NMF::aheatmap(cor(genes[-1 ,libs$Error == "0-No Error"]), annCol=list(Run=libs[libs$Error == "0-No Error", "Run"]))
## Warning: replacing previous import by 'ggplot2::arrow' when loading 'NMF'
## Warning: replacing previous import by 'ggplot2::unit' when loading 'NMF'

Gene count by error code and run

Obviously, we detect more genes if there were multiple cells...

dotsize <- 50
ggplot(libs, aes(x=Error, y=genes)) +
  stat_summary(fun.y=mean, fun.ymin=mean, fun.ymax=mean, geom="crossbar", color="gray") +
  geom_dotplot(aes(fill=Error), binaxis='y', binwidth=1, dotsize=dotsize, stackdir='center') +
  coord_flip() + facet_wrap(~Run)

t.test(data=subset(libs, Error == "0-No Error"), genes ~ Run)
## 
## 	Welch Two Sample t-test
## 
## data:  genes by Run
## t = -20.4901, df = 65.096, p-value < 2.2e-16
## alternative hypothesis: true difference in means is not equal to 0
## 95 percent confidence interval:
##  -973.0292 -800.2004
## sample estimates:
## mean in group 1772-066-262 mean in group 1772-066-263 
##                    401.700                   1288.315

The number of genes detected in 1772-066-262 is significantly lower than in 1772-066-263. But could it be explained by sampling depth ? Or would the trend be reversed if we would sequence more ? We answer this question by plotting how many genes are discovered as the number of reads per sample increases.

Rarefaction (hanabi plot)

Since we count unique transcripts with the unique molecular identifiers in C1 CAGE's template-switching oligonucleotides, here we study the increase of gene discovery per transcript count, instead of per sequence read.

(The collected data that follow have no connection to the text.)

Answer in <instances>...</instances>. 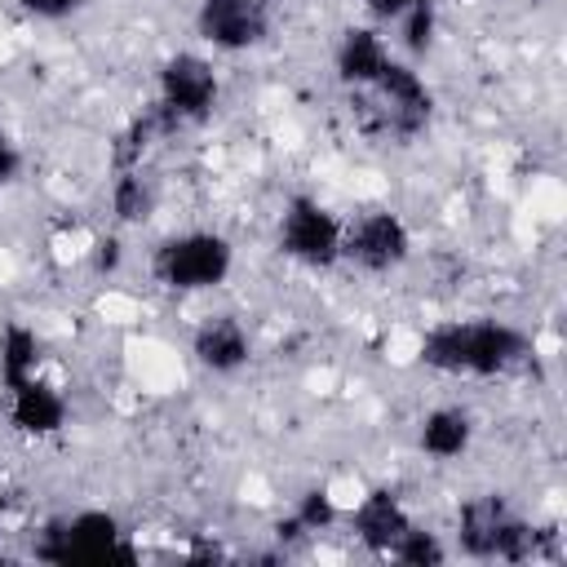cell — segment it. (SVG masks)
<instances>
[{
	"label": "cell",
	"instance_id": "6da1fadb",
	"mask_svg": "<svg viewBox=\"0 0 567 567\" xmlns=\"http://www.w3.org/2000/svg\"><path fill=\"white\" fill-rule=\"evenodd\" d=\"M532 354L527 332L505 319H447L421 337L416 359L443 377H501Z\"/></svg>",
	"mask_w": 567,
	"mask_h": 567
},
{
	"label": "cell",
	"instance_id": "7a4b0ae2",
	"mask_svg": "<svg viewBox=\"0 0 567 567\" xmlns=\"http://www.w3.org/2000/svg\"><path fill=\"white\" fill-rule=\"evenodd\" d=\"M350 97V120L363 137H394L408 142L416 133L430 128L434 120V93L421 80V71L403 58H385V66L377 71L372 84L363 89H346Z\"/></svg>",
	"mask_w": 567,
	"mask_h": 567
},
{
	"label": "cell",
	"instance_id": "3957f363",
	"mask_svg": "<svg viewBox=\"0 0 567 567\" xmlns=\"http://www.w3.org/2000/svg\"><path fill=\"white\" fill-rule=\"evenodd\" d=\"M235 270V244L221 230H182L155 244L151 275L168 292H213Z\"/></svg>",
	"mask_w": 567,
	"mask_h": 567
},
{
	"label": "cell",
	"instance_id": "277c9868",
	"mask_svg": "<svg viewBox=\"0 0 567 567\" xmlns=\"http://www.w3.org/2000/svg\"><path fill=\"white\" fill-rule=\"evenodd\" d=\"M35 558L44 563H133L137 549L124 540L120 532V518L106 514V509H80L71 518H58L44 527L40 545H35Z\"/></svg>",
	"mask_w": 567,
	"mask_h": 567
},
{
	"label": "cell",
	"instance_id": "5b68a950",
	"mask_svg": "<svg viewBox=\"0 0 567 567\" xmlns=\"http://www.w3.org/2000/svg\"><path fill=\"white\" fill-rule=\"evenodd\" d=\"M341 217L319 204L315 195H288L284 213H279V230L275 244L288 261L306 266V270H332L341 261Z\"/></svg>",
	"mask_w": 567,
	"mask_h": 567
},
{
	"label": "cell",
	"instance_id": "8992f818",
	"mask_svg": "<svg viewBox=\"0 0 567 567\" xmlns=\"http://www.w3.org/2000/svg\"><path fill=\"white\" fill-rule=\"evenodd\" d=\"M217 97H221V80H217V71H213L208 58L182 49V53H168L159 62V106L177 124H204V120H213Z\"/></svg>",
	"mask_w": 567,
	"mask_h": 567
},
{
	"label": "cell",
	"instance_id": "52a82bcc",
	"mask_svg": "<svg viewBox=\"0 0 567 567\" xmlns=\"http://www.w3.org/2000/svg\"><path fill=\"white\" fill-rule=\"evenodd\" d=\"M408 257H412V230L390 208H372V213L354 217L341 235V261H350L368 275H390Z\"/></svg>",
	"mask_w": 567,
	"mask_h": 567
},
{
	"label": "cell",
	"instance_id": "ba28073f",
	"mask_svg": "<svg viewBox=\"0 0 567 567\" xmlns=\"http://www.w3.org/2000/svg\"><path fill=\"white\" fill-rule=\"evenodd\" d=\"M195 31L221 53H248L270 35V0H199Z\"/></svg>",
	"mask_w": 567,
	"mask_h": 567
},
{
	"label": "cell",
	"instance_id": "9c48e42d",
	"mask_svg": "<svg viewBox=\"0 0 567 567\" xmlns=\"http://www.w3.org/2000/svg\"><path fill=\"white\" fill-rule=\"evenodd\" d=\"M4 390H9V425L18 434L49 439V434H58L66 425V394L53 381H44L40 372L22 377V381H13Z\"/></svg>",
	"mask_w": 567,
	"mask_h": 567
},
{
	"label": "cell",
	"instance_id": "30bf717a",
	"mask_svg": "<svg viewBox=\"0 0 567 567\" xmlns=\"http://www.w3.org/2000/svg\"><path fill=\"white\" fill-rule=\"evenodd\" d=\"M190 354H195V363L204 372L235 377L252 359V341H248V328L235 315H208L190 332Z\"/></svg>",
	"mask_w": 567,
	"mask_h": 567
},
{
	"label": "cell",
	"instance_id": "8fae6325",
	"mask_svg": "<svg viewBox=\"0 0 567 567\" xmlns=\"http://www.w3.org/2000/svg\"><path fill=\"white\" fill-rule=\"evenodd\" d=\"M350 527L359 536L363 549L372 554H385L399 545V536L412 527V514L403 509V501L390 492V487H372L368 496H359V505L350 509Z\"/></svg>",
	"mask_w": 567,
	"mask_h": 567
},
{
	"label": "cell",
	"instance_id": "7c38bea8",
	"mask_svg": "<svg viewBox=\"0 0 567 567\" xmlns=\"http://www.w3.org/2000/svg\"><path fill=\"white\" fill-rule=\"evenodd\" d=\"M509 505L501 492H483V496H470L456 514V545L461 554L470 558H487L496 563V549H501V536H505V523H509Z\"/></svg>",
	"mask_w": 567,
	"mask_h": 567
},
{
	"label": "cell",
	"instance_id": "4fadbf2b",
	"mask_svg": "<svg viewBox=\"0 0 567 567\" xmlns=\"http://www.w3.org/2000/svg\"><path fill=\"white\" fill-rule=\"evenodd\" d=\"M390 58V44L377 27H346L341 40H337V53H332V66H337V80L341 89H363L377 80V71L385 66Z\"/></svg>",
	"mask_w": 567,
	"mask_h": 567
},
{
	"label": "cell",
	"instance_id": "5bb4252c",
	"mask_svg": "<svg viewBox=\"0 0 567 567\" xmlns=\"http://www.w3.org/2000/svg\"><path fill=\"white\" fill-rule=\"evenodd\" d=\"M474 443V416L456 403H443V408H430L416 425V447L434 461H456L465 456Z\"/></svg>",
	"mask_w": 567,
	"mask_h": 567
},
{
	"label": "cell",
	"instance_id": "9a60e30c",
	"mask_svg": "<svg viewBox=\"0 0 567 567\" xmlns=\"http://www.w3.org/2000/svg\"><path fill=\"white\" fill-rule=\"evenodd\" d=\"M155 182L142 173V164L137 168H115V177H111V213H115V221L120 226H142V221H151V213H155Z\"/></svg>",
	"mask_w": 567,
	"mask_h": 567
},
{
	"label": "cell",
	"instance_id": "2e32d148",
	"mask_svg": "<svg viewBox=\"0 0 567 567\" xmlns=\"http://www.w3.org/2000/svg\"><path fill=\"white\" fill-rule=\"evenodd\" d=\"M35 368H40V337H35V328H27L18 319L4 323L0 328V381L13 385L22 377H35Z\"/></svg>",
	"mask_w": 567,
	"mask_h": 567
},
{
	"label": "cell",
	"instance_id": "e0dca14e",
	"mask_svg": "<svg viewBox=\"0 0 567 567\" xmlns=\"http://www.w3.org/2000/svg\"><path fill=\"white\" fill-rule=\"evenodd\" d=\"M341 518V509H337V496L319 483V487H306L301 496H297V505H292V523L310 536V532H328L332 523Z\"/></svg>",
	"mask_w": 567,
	"mask_h": 567
},
{
	"label": "cell",
	"instance_id": "ac0fdd59",
	"mask_svg": "<svg viewBox=\"0 0 567 567\" xmlns=\"http://www.w3.org/2000/svg\"><path fill=\"white\" fill-rule=\"evenodd\" d=\"M390 558L403 563V567H439V563L447 558V549H443L439 532H425V527L412 523V527L399 536V545L390 549Z\"/></svg>",
	"mask_w": 567,
	"mask_h": 567
},
{
	"label": "cell",
	"instance_id": "d6986e66",
	"mask_svg": "<svg viewBox=\"0 0 567 567\" xmlns=\"http://www.w3.org/2000/svg\"><path fill=\"white\" fill-rule=\"evenodd\" d=\"M399 40H403V49L408 53H430L434 49V31H439V4H412V9H403L399 18Z\"/></svg>",
	"mask_w": 567,
	"mask_h": 567
},
{
	"label": "cell",
	"instance_id": "ffe728a7",
	"mask_svg": "<svg viewBox=\"0 0 567 567\" xmlns=\"http://www.w3.org/2000/svg\"><path fill=\"white\" fill-rule=\"evenodd\" d=\"M18 9L35 22H66L89 9V0H18Z\"/></svg>",
	"mask_w": 567,
	"mask_h": 567
},
{
	"label": "cell",
	"instance_id": "44dd1931",
	"mask_svg": "<svg viewBox=\"0 0 567 567\" xmlns=\"http://www.w3.org/2000/svg\"><path fill=\"white\" fill-rule=\"evenodd\" d=\"M89 266L93 275H115L124 266V239L120 235H97L89 248Z\"/></svg>",
	"mask_w": 567,
	"mask_h": 567
},
{
	"label": "cell",
	"instance_id": "7402d4cb",
	"mask_svg": "<svg viewBox=\"0 0 567 567\" xmlns=\"http://www.w3.org/2000/svg\"><path fill=\"white\" fill-rule=\"evenodd\" d=\"M18 173H22V151L9 142V133H0V190L13 186Z\"/></svg>",
	"mask_w": 567,
	"mask_h": 567
},
{
	"label": "cell",
	"instance_id": "603a6c76",
	"mask_svg": "<svg viewBox=\"0 0 567 567\" xmlns=\"http://www.w3.org/2000/svg\"><path fill=\"white\" fill-rule=\"evenodd\" d=\"M412 4H443V0H368V9L381 18V22H394L403 9H412Z\"/></svg>",
	"mask_w": 567,
	"mask_h": 567
},
{
	"label": "cell",
	"instance_id": "cb8c5ba5",
	"mask_svg": "<svg viewBox=\"0 0 567 567\" xmlns=\"http://www.w3.org/2000/svg\"><path fill=\"white\" fill-rule=\"evenodd\" d=\"M0 518H4V492H0Z\"/></svg>",
	"mask_w": 567,
	"mask_h": 567
},
{
	"label": "cell",
	"instance_id": "d4e9b609",
	"mask_svg": "<svg viewBox=\"0 0 567 567\" xmlns=\"http://www.w3.org/2000/svg\"><path fill=\"white\" fill-rule=\"evenodd\" d=\"M0 563H4V549H0Z\"/></svg>",
	"mask_w": 567,
	"mask_h": 567
},
{
	"label": "cell",
	"instance_id": "484cf974",
	"mask_svg": "<svg viewBox=\"0 0 567 567\" xmlns=\"http://www.w3.org/2000/svg\"><path fill=\"white\" fill-rule=\"evenodd\" d=\"M0 133H4V120H0Z\"/></svg>",
	"mask_w": 567,
	"mask_h": 567
}]
</instances>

hanabiPlot( hanabi( genes[,libs$Error=="0-No Error",]
                  , from=0)
          , ylab='number of genes detected'
          , xlab='number of unique molecule counts'
          , main='Gene discovery'
          , GROUP=libs[libs$Error=="0-No Error", "Run"])

The plots suggest that deeper (HiSeq) sequencing of the 1772-066-262 library (PrimeScript) would not increase much the number of detected genes, which already saturates. However, the libraries made with SuperScript III (1772-066-263) clearly have the potential to deliver more information by deep sequencing.

Conclusion

We hope that this document will give you a rough idea on how to pre-process and quality-control C1 CAGE data in R.

Using Rstudio, you can run the R code piece by piece (but you will have to run the shell commands by hand), to better study how the data is processed in this example.

We use a comparison of two reverse-transcriptases as an supporting example, but a final conclusion on this particular question requires analysis of replicates, which is out of the scope here.